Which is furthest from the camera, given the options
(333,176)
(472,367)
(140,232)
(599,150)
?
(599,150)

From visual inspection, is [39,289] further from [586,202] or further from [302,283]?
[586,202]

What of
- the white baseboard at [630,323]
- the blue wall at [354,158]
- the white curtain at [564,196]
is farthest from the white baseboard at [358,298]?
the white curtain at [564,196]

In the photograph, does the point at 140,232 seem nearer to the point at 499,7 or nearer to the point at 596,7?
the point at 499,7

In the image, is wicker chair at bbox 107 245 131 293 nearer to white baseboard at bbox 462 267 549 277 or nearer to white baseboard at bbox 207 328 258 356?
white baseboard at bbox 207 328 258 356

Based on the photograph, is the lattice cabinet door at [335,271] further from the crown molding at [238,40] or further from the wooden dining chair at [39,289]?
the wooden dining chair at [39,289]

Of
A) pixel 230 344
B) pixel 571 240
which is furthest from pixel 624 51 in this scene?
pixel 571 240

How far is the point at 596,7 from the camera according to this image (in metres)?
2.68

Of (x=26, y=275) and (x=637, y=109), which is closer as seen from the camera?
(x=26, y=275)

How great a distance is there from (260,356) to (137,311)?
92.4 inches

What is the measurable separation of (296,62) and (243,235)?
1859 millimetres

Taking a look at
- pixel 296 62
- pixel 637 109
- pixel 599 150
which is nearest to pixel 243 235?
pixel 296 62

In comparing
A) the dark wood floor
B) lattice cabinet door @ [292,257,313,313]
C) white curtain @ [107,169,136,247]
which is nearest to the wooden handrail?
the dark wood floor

---------------

**REQUIREMENTS**
Please switch each "lattice cabinet door" in the entries above to "lattice cupboard door", and give the entries again with everything else unchanged.

**RESPONSE**
Which is furthest from the camera, given the options
(333,176)
(472,367)
(140,232)
(599,150)
?
(599,150)

From visual inspection, is [39,289] further from [586,202] or further from [302,283]?
[586,202]

What of
- the white baseboard at [630,323]
- the blue wall at [354,158]
- the white curtain at [564,196]
is farthest from the white baseboard at [358,298]?
the white curtain at [564,196]

In the photograph, does the point at 140,232 seem nearer to the point at 499,7 or nearer to the point at 596,7?
the point at 499,7

In the image, is wicker chair at bbox 107 245 131 293 nearer to white baseboard at bbox 462 267 549 277 or nearer to white baseboard at bbox 207 328 258 356?
white baseboard at bbox 207 328 258 356

Based on the photograph, is the lattice cupboard door at [335,271] further from the crown molding at [238,40] or further from the wooden dining chair at [39,289]?
the wooden dining chair at [39,289]

Of
A) pixel 230 344
B) pixel 571 240
which is furthest from pixel 624 51 in this scene?
pixel 571 240

How far is the point at 596,7 from the camera according to this image (in metres)?
2.68

Of (x=26, y=275) and (x=637, y=109), which is closer as seen from the camera?
(x=26, y=275)

How great a distance is there from (260,356) to (137,311)?
92.4 inches

What is the measurable separation of (296,62) and (243,235)?
1859 millimetres

Taking a look at
- pixel 296 62
- pixel 637 109
- pixel 599 150
which is nearest to pixel 243 235?
pixel 296 62

In comparing
A) the dark wood floor
B) lattice cupboard door @ [292,257,313,313]
C) white curtain @ [107,169,136,247]
which is nearest to the wooden handrail?
the dark wood floor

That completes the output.